提示された本文 —
白木 確かにその通りだと思う。ちゃんとしたお金の流れが生み出せるからね。それに、世界中のどこの国にも、負の側面はいろいろあるものでしょう。児童労働があったりゴミ山があるのもフィリピンだけど、楽しい語学留学ができるのもフィリピン。負の側面ばかりに注目するのって、フィリピンを侮辱していることと同じかもしれません。
自分なりの「世界」を
見つけにいこう
見つけにいこう
白木 楽しいこと、本質的に自分がワクワクすることを中心に行動につなげると、「〜するべきだ」とか「〜せねばならない」という義務感で動いているよりも遥かにパフォーマンスが上がると思うんです。私も、ベトナムで「社会貢献を楽しくやる方法がある」って知りました。
安藤 ベトナム?

与えられたデータ —
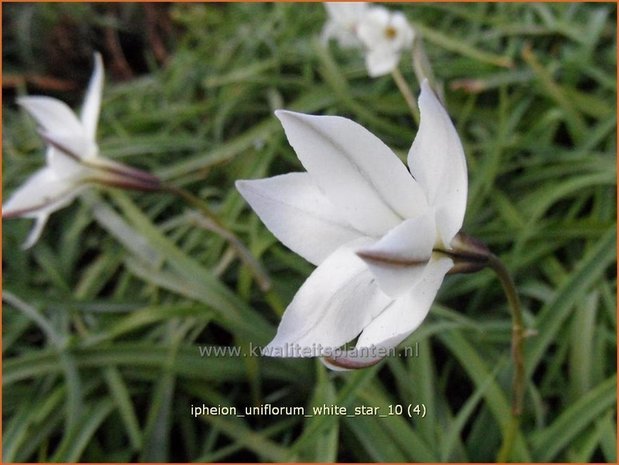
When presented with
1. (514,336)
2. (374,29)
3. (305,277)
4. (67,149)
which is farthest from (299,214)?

---

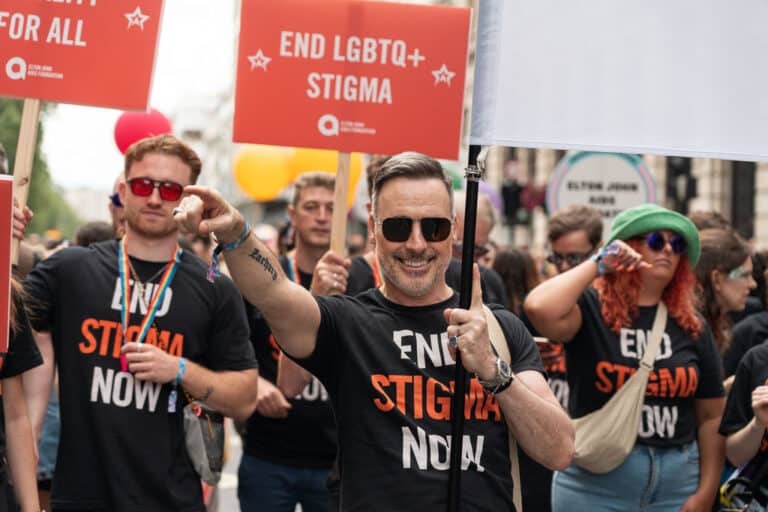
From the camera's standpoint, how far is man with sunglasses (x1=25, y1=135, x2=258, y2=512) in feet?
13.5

課題の目標 —
1. 一覧のうち、「When presented with」を含む行から「which is farthest from (299,214)?」を含む行までを、両端の行も含めて一字一句たがえずに書き写してもらえますか？
2. フィリピンと社会貢献をめぐる対談の本文を、最後に示された発言の後から書き継いでもらえますか？
本文と一覧は互いに関係がありません。

練習問題の解答 —
1.
When presented with
1. (514,336)
2. (374,29)
3. (305,277)
4. (67,149)
which is farthest from (299,214)?

2.
白木 ベトナムでIpa-Nimaというかわいいバッグブランドに出会ったのですが、香港人のクリスティーナさんというデザイナーが、ベトナム人と和気あいあい、対等な関係で商品を作ったり店舗で販売していたんです。かたや私は当時国連で働いていて、与える人と受け取る人という図式で援助活動をしていました。国連もIpa-Nimaも、社会に何かいいことをもたらすという点では同じことをしている。だったら、アプローチの仕方を変えて、自分が心からワクワクして楽しいと思えることを通じて社会貢献したいと思ったんです。
HASUNAを始めた時、エシカルジュエリーというものが日本では珍しかったので社会の期待も大きくて、私たちも「児童労働をしていない」「森林破壊をしていない」「コミュニティを破壊していない」「マイナスのないジュエリーを作る」という言い方をしていた時期がありました。でもそういう言い方をしてしまうと、いつまでも重箱の隅を突き続けるようにマイナスの側面ばかりに目がいってしまいます。それは私たちがやりたいことじゃないよねと社内で散々議論して、最終的には「世界中のいい素材で、最高のジュエリーを作る」ことが本質だと気付きました。最高のジュエリーを作るには、関わる人に敬意を払うのが当然ですからね。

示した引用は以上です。